In het geval een raadslid een uitkering op grond van het Besluit werkloosheid onderwijs- en onderzoekspersoneel ontvangt en de na toepassing van artikel 6, vierde lid, van dat besluit ontstane korting op deze uitkering ten gevolge van het uitoefenen van het raadslidmaatschap meer bedraagt dan de in artikel 2 bedoelde vergoeding voor de werkzaamheden die het raadslid ontvangt, wordt deze vergoeding ten laste van de gemeente verhoogd tot het bedrag van bedoelde korting
Op aanvraag stelt het college het raadslid ten laste van de gemeente voor de uitoefening van het raadslidmaatschap een laptop met bijbehorende software in bruikleen ter beschikking.
De in lid 1 genoemde laptop is zodanig ingericht dat deze nagenoeg alleen voor zakelijk gebruik kan worden ingezet. Voor technische ondersteuning kan een beroep op de helpdesk automatisering van de afdeling Personeel, Informatie en Organisatie worden gedaan.
Het raadslid ondertekent voor de bruikleen een bruikleenovereenkomst waarvan het model door het college wordt vastgesteld.
Aan de wethouder wordt een onkostenvergoeding toegekend voor overige aan de uitoefening van het ambt verbonden kosten die gelijk is aan het bedrag, vermeld in artikel 25, eerste lid, van het Rechtspositiebesluit wethouders, zoals dit bedrag jaarlijks door de minister van Binnenlandse Zaken en Koninkrijksrelaties wordt herzien.

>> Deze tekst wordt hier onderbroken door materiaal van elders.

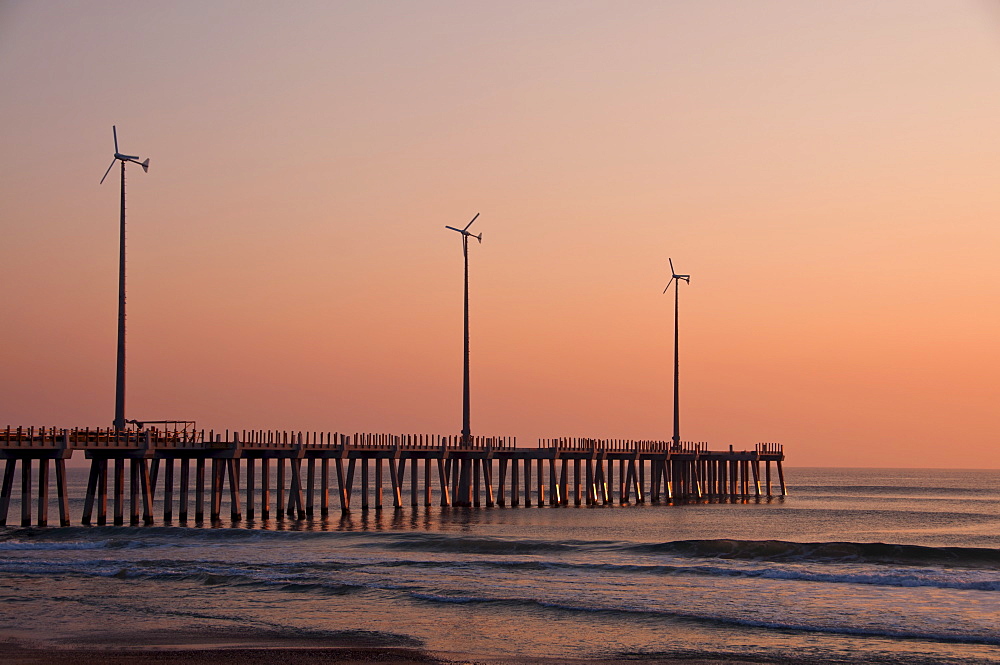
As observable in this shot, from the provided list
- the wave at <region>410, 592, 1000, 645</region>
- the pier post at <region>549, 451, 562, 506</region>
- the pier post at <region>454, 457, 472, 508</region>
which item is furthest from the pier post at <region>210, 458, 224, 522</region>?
the wave at <region>410, 592, 1000, 645</region>

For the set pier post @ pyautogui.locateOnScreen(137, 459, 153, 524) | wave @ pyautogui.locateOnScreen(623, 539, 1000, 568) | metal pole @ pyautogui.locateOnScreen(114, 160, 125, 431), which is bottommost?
wave @ pyautogui.locateOnScreen(623, 539, 1000, 568)

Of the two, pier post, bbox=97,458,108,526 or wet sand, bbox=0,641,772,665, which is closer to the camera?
wet sand, bbox=0,641,772,665

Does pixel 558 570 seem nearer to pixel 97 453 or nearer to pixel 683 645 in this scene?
pixel 683 645

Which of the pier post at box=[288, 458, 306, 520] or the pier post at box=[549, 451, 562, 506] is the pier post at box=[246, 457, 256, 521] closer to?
the pier post at box=[288, 458, 306, 520]

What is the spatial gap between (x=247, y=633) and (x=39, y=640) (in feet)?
13.3

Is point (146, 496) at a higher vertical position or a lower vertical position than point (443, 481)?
lower

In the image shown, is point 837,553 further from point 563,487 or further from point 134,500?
point 563,487

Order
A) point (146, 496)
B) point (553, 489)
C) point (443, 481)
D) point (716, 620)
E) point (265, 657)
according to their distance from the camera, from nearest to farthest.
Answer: point (265, 657), point (716, 620), point (146, 496), point (443, 481), point (553, 489)

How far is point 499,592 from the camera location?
30.1m

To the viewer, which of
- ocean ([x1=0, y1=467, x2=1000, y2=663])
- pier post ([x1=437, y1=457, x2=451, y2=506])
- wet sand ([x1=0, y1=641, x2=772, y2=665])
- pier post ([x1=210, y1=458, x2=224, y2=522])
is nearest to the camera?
wet sand ([x1=0, y1=641, x2=772, y2=665])

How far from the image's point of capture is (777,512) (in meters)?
77.4

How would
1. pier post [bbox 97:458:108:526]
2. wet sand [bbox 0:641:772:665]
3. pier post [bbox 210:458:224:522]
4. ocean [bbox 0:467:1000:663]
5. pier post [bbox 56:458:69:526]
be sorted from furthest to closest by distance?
1. pier post [bbox 210:458:224:522]
2. pier post [bbox 97:458:108:526]
3. pier post [bbox 56:458:69:526]
4. ocean [bbox 0:467:1000:663]
5. wet sand [bbox 0:641:772:665]

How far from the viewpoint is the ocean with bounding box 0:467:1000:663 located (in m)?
22.9

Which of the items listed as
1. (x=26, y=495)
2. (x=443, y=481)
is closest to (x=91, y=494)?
(x=26, y=495)
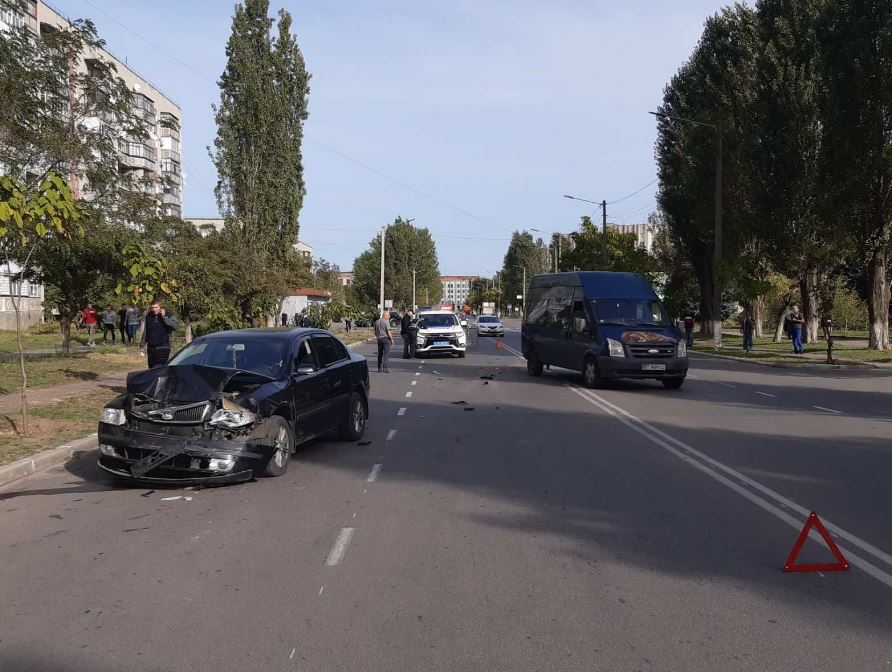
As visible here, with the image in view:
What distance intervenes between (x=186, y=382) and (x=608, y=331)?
11827mm

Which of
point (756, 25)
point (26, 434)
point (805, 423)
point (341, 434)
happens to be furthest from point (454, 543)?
point (756, 25)

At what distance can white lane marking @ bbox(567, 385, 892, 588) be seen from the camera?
584 centimetres

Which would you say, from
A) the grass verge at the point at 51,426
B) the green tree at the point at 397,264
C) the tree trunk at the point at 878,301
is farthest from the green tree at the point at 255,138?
the green tree at the point at 397,264

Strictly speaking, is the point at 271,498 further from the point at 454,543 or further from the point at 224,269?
the point at 224,269

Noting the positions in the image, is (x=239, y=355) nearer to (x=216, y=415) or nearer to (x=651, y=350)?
(x=216, y=415)

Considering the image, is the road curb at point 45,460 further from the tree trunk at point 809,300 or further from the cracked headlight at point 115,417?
the tree trunk at point 809,300

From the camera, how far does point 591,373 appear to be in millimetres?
19203

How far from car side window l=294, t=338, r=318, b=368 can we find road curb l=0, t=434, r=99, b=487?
3159mm

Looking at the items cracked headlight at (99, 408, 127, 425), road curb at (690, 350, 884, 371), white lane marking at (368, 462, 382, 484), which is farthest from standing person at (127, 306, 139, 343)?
white lane marking at (368, 462, 382, 484)

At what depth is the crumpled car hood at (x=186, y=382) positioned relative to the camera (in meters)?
8.59

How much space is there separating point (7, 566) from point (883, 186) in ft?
101

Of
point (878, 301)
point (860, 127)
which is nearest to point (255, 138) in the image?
point (860, 127)

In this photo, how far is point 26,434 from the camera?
450 inches

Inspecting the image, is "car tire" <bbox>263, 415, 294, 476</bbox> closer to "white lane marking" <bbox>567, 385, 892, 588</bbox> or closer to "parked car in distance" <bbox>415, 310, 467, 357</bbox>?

De wethouder wordt voor het reizen tussen zijn woning en zijn plaats van tewerkstelling een tegemoetkoming in de kosten van het reizen verleend overeenkomstig het bepaalde in artikel 3 van de Regeling rechtspositiebesluit wethouders.
Aan de wethouder wordt naast de tegemoetkoming, bedoeld in artikel 13 vergoeding verleend voor reiskosten ter zake van andere dan de in artikel 13 bedoelde reizen ten behoeve van de gemeente gemaakt. De vergoeding betreft:
bij gebruik van openbare middelen van vervoer en van een taxi: een volledige vergoeding van de reiskosten;
bij gebruik van een eigen personenauto: de vergoeding als bedoeld in artikel 4, onderdeel b, van de Regeling rechtspositie wethouders;
een vergoeding van de noodzakelijke en redelijkerwijs gemaakte kosten.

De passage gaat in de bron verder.